(Algorithms)=
## Algorithms Development Guide

In Trinity-RFT, the algorithm module is primarily responsible for extracting experience data from the Replay Buffer during the RL process and calculating the loss to update models based on this data.

To avoid implementing a new Trainer class each time a new algorithm is added, we have decomposed the representative PPO algorithm process into multiple sub-modules to adapt to various algorithms.

### Step 0: Basic Concepts of Algorithm Module

Trinity-RFT breaks down the algorithm module into the following sub-modules:

- **Sample Strategy** ({class}`trinity.algorithm.SampleStrategy`): Responsible for sampling experience data from the buffer module. By customizing this module, you can implement functionalities like filtering experience data or mixed sampling from multiple data sources.
- **Advantage Fn**({class}`trinity.algorithm.AdvantageFn`): Responsible for calculating the Advantage and Returns of experience data.
- **Policy Loss Fn**({class}`trinity.algorithm.PolicyLossFn`): Responsible for calculating the core training loss of the policy network.
- **KL Fn**({class}`trinity.algorithm.KLFn`): Responsible for calculating KL Divergence, which is generally used in two places in existing RL algorithms: Reward Penalty and Actor Loss.
- **Entropy Loss Fn**({class}`trinity.algorithm.EntropyLossFn`): Responsible for calculating the entropy loss of the policy network.

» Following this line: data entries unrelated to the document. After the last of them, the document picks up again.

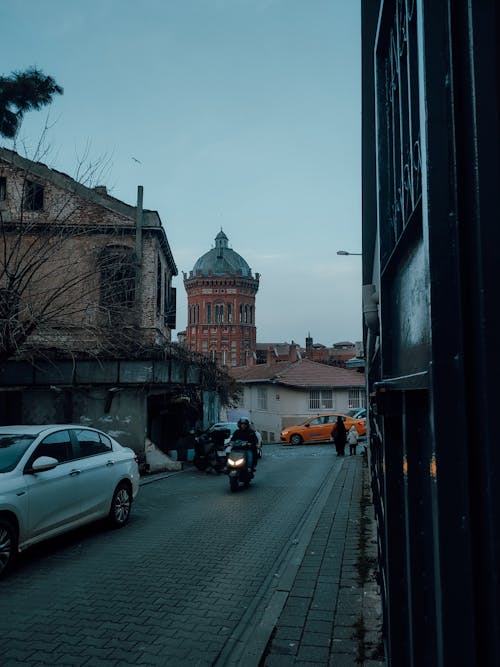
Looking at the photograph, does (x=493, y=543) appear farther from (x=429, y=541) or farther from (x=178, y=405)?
(x=178, y=405)

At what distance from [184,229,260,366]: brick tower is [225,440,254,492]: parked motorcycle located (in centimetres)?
8339

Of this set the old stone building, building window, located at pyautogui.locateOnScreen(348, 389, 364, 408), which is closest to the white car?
the old stone building

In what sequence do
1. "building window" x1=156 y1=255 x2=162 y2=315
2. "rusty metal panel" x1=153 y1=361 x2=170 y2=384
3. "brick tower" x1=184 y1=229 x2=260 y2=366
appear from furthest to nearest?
"brick tower" x1=184 y1=229 x2=260 y2=366 < "building window" x1=156 y1=255 x2=162 y2=315 < "rusty metal panel" x1=153 y1=361 x2=170 y2=384

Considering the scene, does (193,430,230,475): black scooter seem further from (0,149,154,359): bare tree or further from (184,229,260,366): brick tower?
(184,229,260,366): brick tower

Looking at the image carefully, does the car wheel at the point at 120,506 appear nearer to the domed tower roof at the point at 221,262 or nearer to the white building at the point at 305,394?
the white building at the point at 305,394

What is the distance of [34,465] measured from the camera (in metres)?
7.16

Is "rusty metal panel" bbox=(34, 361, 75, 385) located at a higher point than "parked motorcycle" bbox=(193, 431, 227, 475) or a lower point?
higher

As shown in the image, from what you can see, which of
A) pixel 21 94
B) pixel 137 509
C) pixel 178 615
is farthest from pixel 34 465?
pixel 21 94

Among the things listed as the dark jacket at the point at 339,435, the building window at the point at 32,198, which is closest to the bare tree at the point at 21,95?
the building window at the point at 32,198

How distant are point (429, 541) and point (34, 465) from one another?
21.4 feet

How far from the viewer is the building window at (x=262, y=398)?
43.9 meters

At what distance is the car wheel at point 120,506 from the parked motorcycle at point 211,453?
27.3 feet

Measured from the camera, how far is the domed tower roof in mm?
98938

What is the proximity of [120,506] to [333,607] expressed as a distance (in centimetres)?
498
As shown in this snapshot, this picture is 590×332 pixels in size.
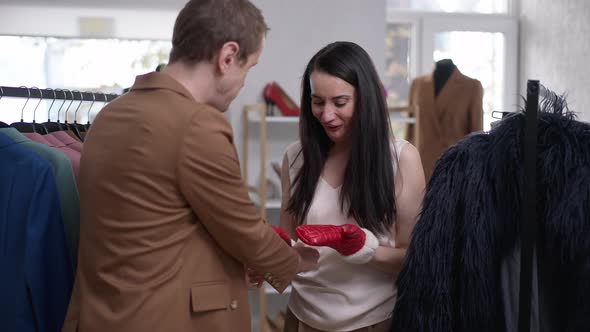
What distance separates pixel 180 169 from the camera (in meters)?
1.12

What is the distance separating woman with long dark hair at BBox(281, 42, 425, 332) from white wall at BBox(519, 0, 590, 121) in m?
3.10

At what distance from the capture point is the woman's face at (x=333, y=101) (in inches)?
62.0

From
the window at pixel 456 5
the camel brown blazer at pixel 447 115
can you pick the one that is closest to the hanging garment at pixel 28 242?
the camel brown blazer at pixel 447 115

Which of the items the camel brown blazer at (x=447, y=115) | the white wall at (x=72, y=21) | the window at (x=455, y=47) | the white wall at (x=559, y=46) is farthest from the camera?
the window at (x=455, y=47)

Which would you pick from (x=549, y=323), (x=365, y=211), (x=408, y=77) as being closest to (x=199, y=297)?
(x=365, y=211)

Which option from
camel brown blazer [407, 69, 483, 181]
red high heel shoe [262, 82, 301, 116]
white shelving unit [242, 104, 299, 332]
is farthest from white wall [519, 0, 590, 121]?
white shelving unit [242, 104, 299, 332]

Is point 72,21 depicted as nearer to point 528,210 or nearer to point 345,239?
point 345,239

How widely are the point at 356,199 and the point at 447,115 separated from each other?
2.35 metres

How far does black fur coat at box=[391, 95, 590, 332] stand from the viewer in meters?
1.16

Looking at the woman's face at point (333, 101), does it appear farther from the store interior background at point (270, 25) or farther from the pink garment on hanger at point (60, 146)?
the store interior background at point (270, 25)

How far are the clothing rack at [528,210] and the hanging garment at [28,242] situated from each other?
843 millimetres

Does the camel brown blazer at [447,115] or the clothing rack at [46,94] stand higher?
the clothing rack at [46,94]

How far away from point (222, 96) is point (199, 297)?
1.13 ft

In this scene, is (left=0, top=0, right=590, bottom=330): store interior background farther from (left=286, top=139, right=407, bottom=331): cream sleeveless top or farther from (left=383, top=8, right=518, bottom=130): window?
(left=286, top=139, right=407, bottom=331): cream sleeveless top
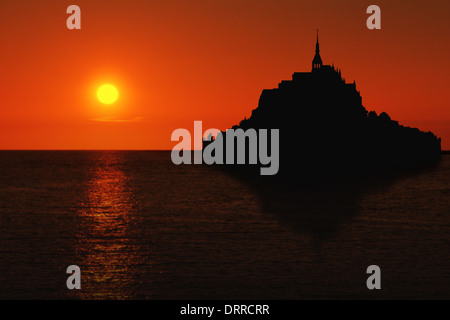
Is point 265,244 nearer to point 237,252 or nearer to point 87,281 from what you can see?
point 237,252

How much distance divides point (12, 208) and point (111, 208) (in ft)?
43.8

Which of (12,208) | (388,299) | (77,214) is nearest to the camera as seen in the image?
(388,299)

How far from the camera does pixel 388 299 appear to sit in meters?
30.2

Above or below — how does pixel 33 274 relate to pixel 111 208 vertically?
below

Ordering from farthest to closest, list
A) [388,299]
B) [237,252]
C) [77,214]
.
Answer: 1. [77,214]
2. [237,252]
3. [388,299]

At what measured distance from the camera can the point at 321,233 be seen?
52.0m
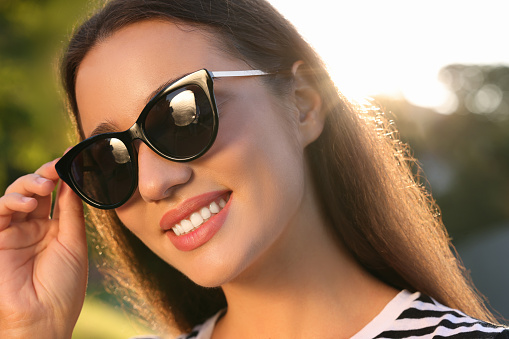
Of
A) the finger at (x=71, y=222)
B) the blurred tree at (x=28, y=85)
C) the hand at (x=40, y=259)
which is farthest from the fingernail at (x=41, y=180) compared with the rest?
the blurred tree at (x=28, y=85)

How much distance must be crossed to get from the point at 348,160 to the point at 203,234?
A: 798 millimetres

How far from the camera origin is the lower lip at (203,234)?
2.01m

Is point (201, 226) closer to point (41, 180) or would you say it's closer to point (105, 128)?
point (105, 128)

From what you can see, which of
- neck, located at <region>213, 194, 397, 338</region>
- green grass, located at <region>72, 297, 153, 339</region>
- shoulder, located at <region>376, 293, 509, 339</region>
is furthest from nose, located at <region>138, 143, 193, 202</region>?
green grass, located at <region>72, 297, 153, 339</region>

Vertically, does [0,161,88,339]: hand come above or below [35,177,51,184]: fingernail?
below

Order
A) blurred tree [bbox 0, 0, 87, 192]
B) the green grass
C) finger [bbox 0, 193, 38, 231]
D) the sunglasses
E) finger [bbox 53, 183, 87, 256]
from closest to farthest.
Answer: the sunglasses, finger [bbox 0, 193, 38, 231], finger [bbox 53, 183, 87, 256], the green grass, blurred tree [bbox 0, 0, 87, 192]

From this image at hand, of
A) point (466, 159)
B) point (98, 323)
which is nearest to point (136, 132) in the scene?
point (98, 323)

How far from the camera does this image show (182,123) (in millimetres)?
2000

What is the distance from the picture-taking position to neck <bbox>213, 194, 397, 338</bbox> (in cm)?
223

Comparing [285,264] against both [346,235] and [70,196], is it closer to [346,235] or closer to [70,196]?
[346,235]

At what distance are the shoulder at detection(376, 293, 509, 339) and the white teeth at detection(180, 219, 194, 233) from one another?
0.87 metres

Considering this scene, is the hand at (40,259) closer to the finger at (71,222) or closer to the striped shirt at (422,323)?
the finger at (71,222)

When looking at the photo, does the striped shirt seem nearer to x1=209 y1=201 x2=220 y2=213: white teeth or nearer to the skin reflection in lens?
x1=209 y1=201 x2=220 y2=213: white teeth

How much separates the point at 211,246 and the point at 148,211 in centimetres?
36
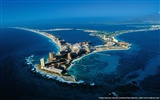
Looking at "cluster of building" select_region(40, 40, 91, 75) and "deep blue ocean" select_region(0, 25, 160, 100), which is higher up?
"cluster of building" select_region(40, 40, 91, 75)

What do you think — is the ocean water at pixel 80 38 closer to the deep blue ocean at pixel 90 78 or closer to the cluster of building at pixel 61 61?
the cluster of building at pixel 61 61

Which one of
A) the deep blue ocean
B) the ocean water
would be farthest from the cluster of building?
the ocean water

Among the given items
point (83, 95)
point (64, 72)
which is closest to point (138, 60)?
point (64, 72)

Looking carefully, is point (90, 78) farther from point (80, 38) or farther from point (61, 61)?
point (80, 38)

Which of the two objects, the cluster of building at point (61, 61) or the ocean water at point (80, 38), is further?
the ocean water at point (80, 38)

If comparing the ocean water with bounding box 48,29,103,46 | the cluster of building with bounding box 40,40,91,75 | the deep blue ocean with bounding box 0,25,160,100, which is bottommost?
the deep blue ocean with bounding box 0,25,160,100

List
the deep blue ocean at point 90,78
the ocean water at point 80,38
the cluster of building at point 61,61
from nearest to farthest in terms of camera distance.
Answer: the deep blue ocean at point 90,78 → the cluster of building at point 61,61 → the ocean water at point 80,38

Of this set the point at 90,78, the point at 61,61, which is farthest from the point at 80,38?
the point at 90,78

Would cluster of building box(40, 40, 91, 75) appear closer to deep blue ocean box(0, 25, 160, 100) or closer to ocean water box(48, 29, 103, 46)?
deep blue ocean box(0, 25, 160, 100)

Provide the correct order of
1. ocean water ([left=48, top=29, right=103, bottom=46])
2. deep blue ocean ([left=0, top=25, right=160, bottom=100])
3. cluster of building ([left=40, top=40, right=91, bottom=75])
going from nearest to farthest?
deep blue ocean ([left=0, top=25, right=160, bottom=100]), cluster of building ([left=40, top=40, right=91, bottom=75]), ocean water ([left=48, top=29, right=103, bottom=46])

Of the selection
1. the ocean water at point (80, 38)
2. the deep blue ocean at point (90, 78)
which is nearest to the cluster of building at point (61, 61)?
the deep blue ocean at point (90, 78)

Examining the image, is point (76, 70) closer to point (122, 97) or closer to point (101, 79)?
point (101, 79)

We provide several implementations of above modules in `trinity/algorithm`.

---

### Step 1: Implement Algorithm Components


Trinity-RFT allows developers to customize all the above modules. Developers only need to implement specific modules according to the requirements of their new algorithm. This section will provide a simple introduction using the {ref}`OPMD <OPMD>` algorithm as an example.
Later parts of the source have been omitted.